View in context: https://bugs.webkit.org/attachment.cgi?id=171525&action=review

> Source/WebCore/rendering/RenderArena.cpp:120
> +    if (LIKELY(size < gMaxRecycledSize)) {

Did you actually find these LIKELY macros to make a measurable improvement? It's unclear from your ChangeLog description.
Comment 6 Chris Evans 2012-10-30 15:14:23 PDT
@ojan: for gcc at least, the branch structure isn't changed by the new LIKELY()s. Since Eric has identified this function as very performance hot, though, I thought there's no harm in being explicit about it.
Comment 7 Ojan Vafai 2012-10-30 15:16:53 PDT
(In reply to comment #6)
> @ojan: for gcc at least, the branch structure isn't changed by the new LIKELY()s. Since Eric has identified this function as very performance hot, though, I thought there's no harm in being explicit about it.

As a rule, we (i.e. WebKit) only put LIKELY/UNLIKELY in cases where we've seen measurable improvement. In practice, it almost never matters.
Comment 8 Chris Evans 2012-10-30 15:17:44 PDT
Ok, I'll remove them.
Comment 9 Eric Seidel 2012-10-30 15:19:24 PDT
To test, I might do something like this:

git stash (save your patch)
Tools/Scripts/build-webkit --chromium (or however you do a build for your checkout)
Tools/Scripts/run-perf-tests Parser/tiny-innerHTML.html (since that's one of the ones which showed MaskPtr as hot)
git stash apply
Tools/Scripts/run-perf-tests Parser/tiny-innerHTML.html

update the bug/ChangeLog with your results.  I would expect you will see a small progression, or no change at all.

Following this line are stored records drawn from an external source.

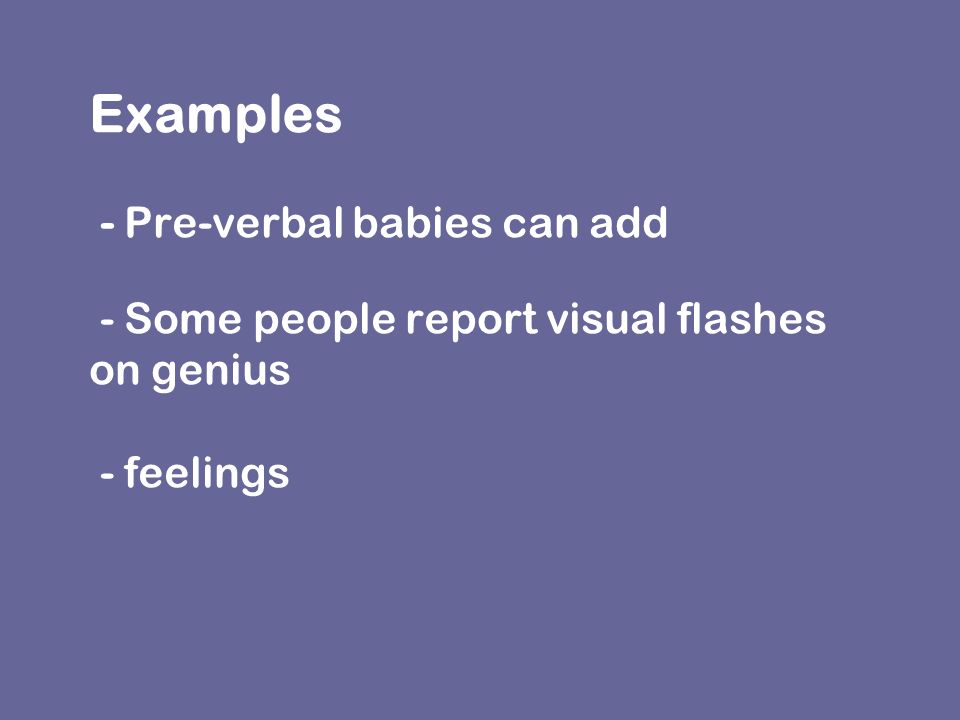 Examples

- Pre-verbal babies can add

- Some people report visual flashes on genius

- feelings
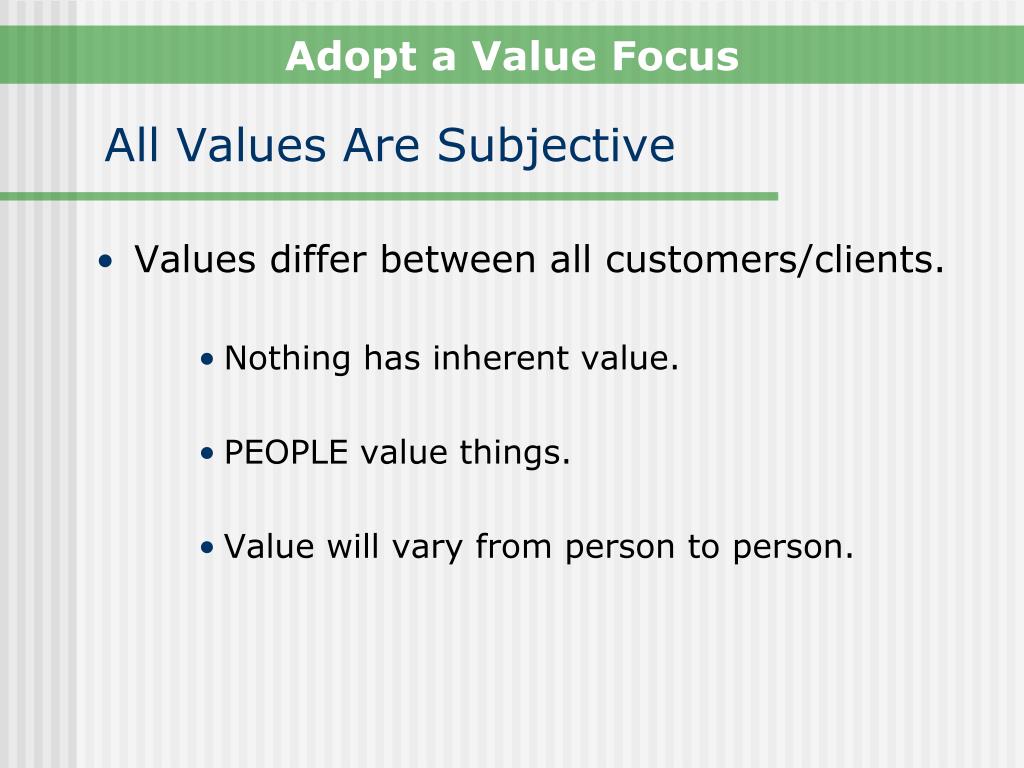 Adopt a Value Focus

All Values Are Subjective

• Values differ between all customers/clients.

• Nothing has inherent value.

• PEOPLE value things.

• Value will vary from person to person.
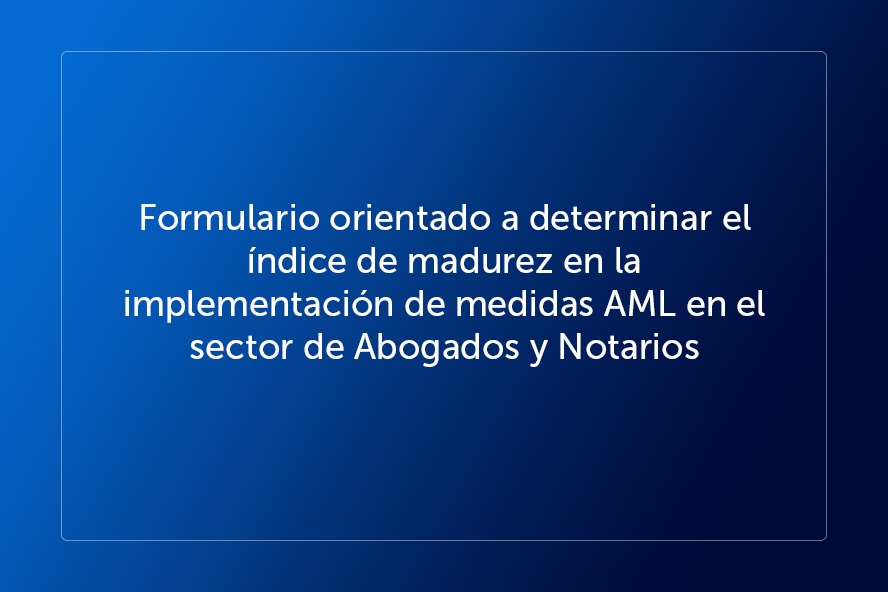 Formulario orientado a determinar el índice de madurez en la implementación de medidas AML en el sector de Abogados y Notarios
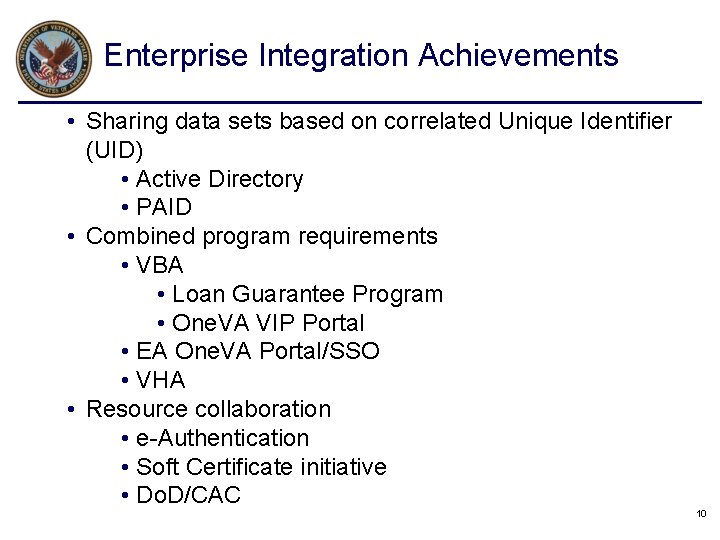 DEPARTMENT OF VETERANS AFFAIRS UNITED STATES OF AMERICA

Enterprise Integration Achievements

• Sharing data sets based on correlated Unique Identifier (UID)
  • Active Directory
  • PAID
• Combined program requirements
  • VBA
    • Loan Guarantee Program
    • OneVA VIP Portal
  • EA OneVA Portal/SSO
  • VHA
• Resource collaboration
  • e-Authentication
  • Soft Certificate initiative
  • DoD/CAC

10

There are many other tests in PerformanceTests you could run.  You can look at my comment on bug 97494 for other tests which showed MaskPtr as hot.

The profiles in bug 97494 came from an experimental --profile flag which I'm adding to run-perf-tests as part of bug 99517.  If you want you can apply the patch from there, but given that it's only ever been tested on my machine, it's highly likely it won't work for you out of the box (Also requires apt-get install google-perftools or prodaccess to the shared pprof binary).

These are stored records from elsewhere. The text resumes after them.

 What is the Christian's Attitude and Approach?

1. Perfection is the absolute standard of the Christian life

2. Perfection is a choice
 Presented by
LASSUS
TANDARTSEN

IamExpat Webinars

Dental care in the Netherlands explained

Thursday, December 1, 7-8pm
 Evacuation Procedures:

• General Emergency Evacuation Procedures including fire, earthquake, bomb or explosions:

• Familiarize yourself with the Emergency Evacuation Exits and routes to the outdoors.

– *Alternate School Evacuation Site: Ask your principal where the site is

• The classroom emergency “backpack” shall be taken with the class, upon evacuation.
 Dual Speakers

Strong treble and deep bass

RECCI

In any case, just run a couple run-perf-tests tests, and comment about the change or lack there of.  Just showing that you did some minor perf testing, is all I really care about.  The bots will catch if we did anything horribly wrong. :)
Comment 10 Eric Seidel 2012-10-30 15:20:19 PDT
Your instinct to fix the assembler is good, but I think we generally lean on the profile/benchmark data first (which is I think what Ojan is trying to say)
Comment 11 Eric Seidel 2012-10-30 15:20:51 PDT
I forgot to list a second build step in my steps I gave you above, but I'm sure you'll figure it out. :)
Comment 12 Chris Evans 2012-10-30 16:16:48 PDT
Created attachment 171543 [details]
Comment 13 Eric Seidel 2012-10-30 16:18:04 PDT
Comment on attachment 171543 [details]

Thanks.  This sort of ChangeLog information is really useful!
Comment 14 Chris Evans 2012-10-30 16:41:30 PDT
Well, Eric and I are vaguely embarrassed because we now think that MaskPtr in the profiles in fact refers to tcmalloc's MaskPtr in the anonymous namespace. If this were the RenderArena MaskPtr, we'd expect to have seen WebCore::MaskPtr.

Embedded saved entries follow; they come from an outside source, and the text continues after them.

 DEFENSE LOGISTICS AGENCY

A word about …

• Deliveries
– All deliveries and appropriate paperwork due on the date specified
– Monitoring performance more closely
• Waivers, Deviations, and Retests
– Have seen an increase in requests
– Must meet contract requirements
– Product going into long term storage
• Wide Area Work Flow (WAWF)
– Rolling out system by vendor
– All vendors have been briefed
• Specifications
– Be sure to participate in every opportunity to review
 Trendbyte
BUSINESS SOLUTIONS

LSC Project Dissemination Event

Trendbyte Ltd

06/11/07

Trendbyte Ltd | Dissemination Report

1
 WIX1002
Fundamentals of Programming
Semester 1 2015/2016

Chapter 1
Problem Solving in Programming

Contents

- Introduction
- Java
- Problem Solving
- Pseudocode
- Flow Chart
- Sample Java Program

Still, if MaskPtr is hot in tcmalloc, there's probably another benchmark we've fixed that would have been hot in RenderArena.
Comment 15 WebKit Review Bot 2012-10-30 18:10:32 PDT
Comment on attachment 171543 [details]

Clearing flags on attachment: 171543

Committed r132970: <http://trac.webkit.org/changeset/132970>
Comment 16 WebKit Review Bot 2012-10-30 18:10:36 PDT
All reviewed patches have been landed.  Closing bug.